4.6 Visualization of feature maps

To achieve a more comprehensive understanding, we illustrate the feature maps of dynamic YOLO in several common scenarios of the DUO dataset. Feature maps are extracted from the backbone network’s first stage, the dynamic neck output, and the classification and regression branches in the extended decoupled head, respectively.

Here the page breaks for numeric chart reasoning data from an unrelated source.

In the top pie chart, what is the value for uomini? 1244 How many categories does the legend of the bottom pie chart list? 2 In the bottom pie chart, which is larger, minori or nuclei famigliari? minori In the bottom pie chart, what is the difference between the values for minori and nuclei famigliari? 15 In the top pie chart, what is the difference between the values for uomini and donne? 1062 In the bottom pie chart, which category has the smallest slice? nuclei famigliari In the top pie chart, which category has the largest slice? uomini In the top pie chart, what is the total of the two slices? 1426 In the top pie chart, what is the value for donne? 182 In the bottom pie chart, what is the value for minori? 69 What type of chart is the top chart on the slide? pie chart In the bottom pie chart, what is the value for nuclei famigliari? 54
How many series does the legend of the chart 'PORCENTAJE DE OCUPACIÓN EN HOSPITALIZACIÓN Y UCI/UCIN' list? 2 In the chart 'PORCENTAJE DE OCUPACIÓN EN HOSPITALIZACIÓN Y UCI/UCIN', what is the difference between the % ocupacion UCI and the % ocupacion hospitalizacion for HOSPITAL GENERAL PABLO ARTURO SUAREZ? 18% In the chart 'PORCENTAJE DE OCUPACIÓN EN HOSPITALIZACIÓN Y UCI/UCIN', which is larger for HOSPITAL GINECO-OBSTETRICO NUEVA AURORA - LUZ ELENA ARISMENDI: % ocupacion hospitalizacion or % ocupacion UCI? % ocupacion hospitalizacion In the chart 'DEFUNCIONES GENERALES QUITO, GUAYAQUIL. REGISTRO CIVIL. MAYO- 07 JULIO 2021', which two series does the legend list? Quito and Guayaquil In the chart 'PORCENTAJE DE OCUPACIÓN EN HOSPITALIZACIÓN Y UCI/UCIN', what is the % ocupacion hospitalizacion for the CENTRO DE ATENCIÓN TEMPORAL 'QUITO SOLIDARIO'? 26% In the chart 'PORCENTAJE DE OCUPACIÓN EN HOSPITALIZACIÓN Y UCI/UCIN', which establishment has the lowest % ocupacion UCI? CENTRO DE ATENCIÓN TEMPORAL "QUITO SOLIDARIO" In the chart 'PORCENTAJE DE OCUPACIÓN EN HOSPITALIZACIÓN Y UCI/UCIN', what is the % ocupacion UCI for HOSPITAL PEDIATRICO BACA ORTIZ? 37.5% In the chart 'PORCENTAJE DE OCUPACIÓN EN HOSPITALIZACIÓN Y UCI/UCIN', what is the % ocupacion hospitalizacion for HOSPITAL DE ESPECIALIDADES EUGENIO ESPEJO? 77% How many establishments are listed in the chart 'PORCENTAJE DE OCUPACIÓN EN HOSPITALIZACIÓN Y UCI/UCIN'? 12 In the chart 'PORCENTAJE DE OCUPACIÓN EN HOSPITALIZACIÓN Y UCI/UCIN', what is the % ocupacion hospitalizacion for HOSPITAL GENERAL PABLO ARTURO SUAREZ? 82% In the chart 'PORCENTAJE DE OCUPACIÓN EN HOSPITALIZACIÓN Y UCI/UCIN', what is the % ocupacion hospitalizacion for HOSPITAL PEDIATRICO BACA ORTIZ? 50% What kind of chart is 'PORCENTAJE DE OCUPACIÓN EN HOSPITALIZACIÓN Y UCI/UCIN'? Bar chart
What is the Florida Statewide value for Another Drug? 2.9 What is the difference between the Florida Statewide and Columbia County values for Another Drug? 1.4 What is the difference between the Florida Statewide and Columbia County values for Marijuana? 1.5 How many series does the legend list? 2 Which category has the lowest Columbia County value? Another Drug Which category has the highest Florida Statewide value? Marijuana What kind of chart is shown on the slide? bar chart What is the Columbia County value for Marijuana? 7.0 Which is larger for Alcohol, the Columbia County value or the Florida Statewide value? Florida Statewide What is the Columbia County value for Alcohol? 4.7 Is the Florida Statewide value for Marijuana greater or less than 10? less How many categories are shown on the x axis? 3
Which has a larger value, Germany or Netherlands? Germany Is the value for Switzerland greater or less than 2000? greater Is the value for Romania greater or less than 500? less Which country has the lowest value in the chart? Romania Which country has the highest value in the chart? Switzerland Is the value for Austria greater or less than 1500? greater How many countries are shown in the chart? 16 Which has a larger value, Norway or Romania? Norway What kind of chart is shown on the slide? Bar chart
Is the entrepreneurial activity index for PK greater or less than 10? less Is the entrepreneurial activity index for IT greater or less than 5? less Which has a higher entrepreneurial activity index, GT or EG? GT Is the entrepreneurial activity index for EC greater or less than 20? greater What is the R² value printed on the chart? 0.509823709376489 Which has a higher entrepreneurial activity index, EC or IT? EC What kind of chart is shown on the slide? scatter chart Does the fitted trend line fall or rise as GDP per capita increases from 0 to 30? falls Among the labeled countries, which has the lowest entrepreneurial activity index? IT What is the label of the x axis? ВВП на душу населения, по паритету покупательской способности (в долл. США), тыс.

As shown in the first column at the top of Fig. 5, the proposed model focuses on objects well (indicated by the red region), which means more semantic information emerges via deeper convolution layers with deformable receptive fields in the first stage. This is beneficial for small object detection because it can gain more semantic information without decreasing resolution compared to other competitive models. After feature fusions, our dynamic YOLO model gradually focuses on the regions of objects. As shown in the second column, objects are clearly distinguished from their surrounding environments, demonstrating the effectiveness of our dynamic neck for multi-scale feature fusion. We also visualize the feature map output from the classification and regression branches of the extended decoupled head in the third and fourth columns. As expected, the feature maps of the two tasks are relatively well aligned since deformable convolutions are employed to adaptively aggregate desired features from different locations. The visualization of feature maps confirms the aforementioned discussion about the behaviors of dynamic YOLO, demonstrating the significant superiority of the proposed model.

Fig. 5
figure 5

Visualization of feature maps of dynamic YOLO (top) and RTMDet detector (bottom) in common scenarios of the DUO dataset: a small objects, b low contrast, c occlusion, and d clustering

For comparison, the visualization of RTMDet’s feature maps is attached at the bottom of Fig. 5. The feature map from the first stage of CSPNeXt in RTMDet presents more lower-detail information, such as the fine-grained structures in the images. After the feature fusions, the focus of the detector is still scattered. The alignment of classification and localization tasks presented in the feature map also does not perform well enough compared with the dynamic YOLO model. This fact serves as more evidence of the superiority of our approach.

5 Conclusion

This paper thoroughly investigates the problem of small underwater object detection. We propose a light-weight dynamic YOLO detector as a solution for this issue. Specifically, a backbone network is designed based on deformable convolution v3, which is superior for small object detection due to its capability for adaptive feature extraction. To better exploit the potential of the backbone, a dynamic feature fusion network is proposed as the neck to fuse multi-scale representation. The conflict between the classification and localization tasks in the detection head is also explored in this paper, and we propose an extended decoupled head to alleviate this problem through task alignment. With the aforementioned improvements, dynamic YOLO surpasses state-of-the-art methods by a large margin of \(+\,0.8\) AP and \(+\,1.8\) \(\text {AP}_{S}\) on performance with fewer parameters on DUO dataset. Experimental results on Pascal VOC and MS COCO datasets also demonstrate the superiority of the proposed model. At last, the effectiveness and efficiency of each design are evaluated. We anticipate that our research will shed light on small underwater object detection.